Comment by loeg

1 day ago

This seems like more of a philosophical argument than a practical one.

No, it is a very practical one and I'm actually surprised that you don't see it that way. Benchmarking is hard, and if you don't understand the basics then you can easily measure nonsense.

  • You raise a fair point about the percentiles. Those are reported as point estimates without confidence intervals and the implied precision overstates what system clock can deliver.

    The mean does get proper statistical treatment (t-distribution confidence interval), but you're right that JMH doesn't compute confidence intervals for percentiles. Reporting p0.00 with three significant figures is ... optimistic.

    That said I think the core finding survives this critique. The improvement shows up consistently across ~11 million samples at every percentile from p0.50 through p0.999.

    • Yes, I would expect the 'order of magnitude' value to be relatively close but the absolute values to be very imprecise.

    • You can compute the confidence intervals all you want but if you can't be sure, in one or another way, that what you're observing (measuring) in your experiment is what you actually wanted to measure (signal), not even confidence interval would help you there to distinguish between the signal and noise.

      That said, at your CPU base frequency, 80ns is ~344 cycles, 70ns is ~300 cycles. That's ~40 cycles of difference. That's on the order of ~2x CPU pipeline flushes due to branch mispredictions. Or another example is RDTSCP which, at least on Intel CPUs, forces all prior instructions to retire before executing, and it prevents speculative execution of following instructions until theirs results are available. This can also impose a 10-30 cycle penalty. Both of these can interfere with the measurements of the scale you have so there is a possibility that you're measuring these effects instead of the optimization you thought you implemented.
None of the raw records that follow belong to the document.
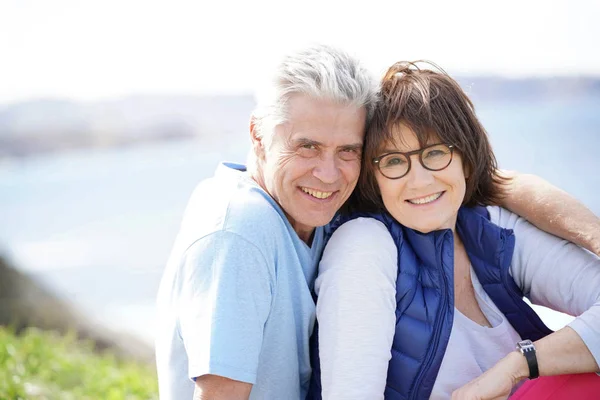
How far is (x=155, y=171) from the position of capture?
26.6 feet

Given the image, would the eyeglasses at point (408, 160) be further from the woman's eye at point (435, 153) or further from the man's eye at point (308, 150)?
the man's eye at point (308, 150)

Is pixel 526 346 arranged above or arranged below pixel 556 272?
below

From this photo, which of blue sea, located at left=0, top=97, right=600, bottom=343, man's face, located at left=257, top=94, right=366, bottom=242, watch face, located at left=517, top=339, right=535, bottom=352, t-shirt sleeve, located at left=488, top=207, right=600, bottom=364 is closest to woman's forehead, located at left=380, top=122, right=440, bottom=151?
man's face, located at left=257, top=94, right=366, bottom=242

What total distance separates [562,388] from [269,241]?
997 mm

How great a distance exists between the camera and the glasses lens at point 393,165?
7.18 ft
      I am not saying that this is the case, I am just saying it's possible. Since the test is simple enough I would eliminate other similar CPU level gotchas that can screw your hypothesis testing up. In more complex scenarios I would have to consider them as well.

      The only reliable way I found to be sure what is really happening is to read the codegen. And I do that _before_ each test run, or to be more precise after each recompile, because compilers do crazy transformations with our code, even when just moving a naively looking function few lines above or adding some naive boolean flag. If I don't do that, I could again end up measuring, observing, and finally drawing the conclusion that I implemented a speedup without realizing that the compiler in that last case decided to eliminate half of the code because of that innocuous boolean flag. Just an example.

      radix tree lookup looks interesting and it would be interesting to see at what exact instruction does it idle on. I had a case where the function would be sitting idle, reproducible, but when you look into the function there is nothing obvious you can optimize. It turned out that the CPU pipeline was so saturated that there were no more available CPU ports for the instruction this function was idling for. The fix was to rewrite code elsewhere but in vicinity of this function. This is something flamegraphs can never show you, which is partly the reason I had never been a huge fan of.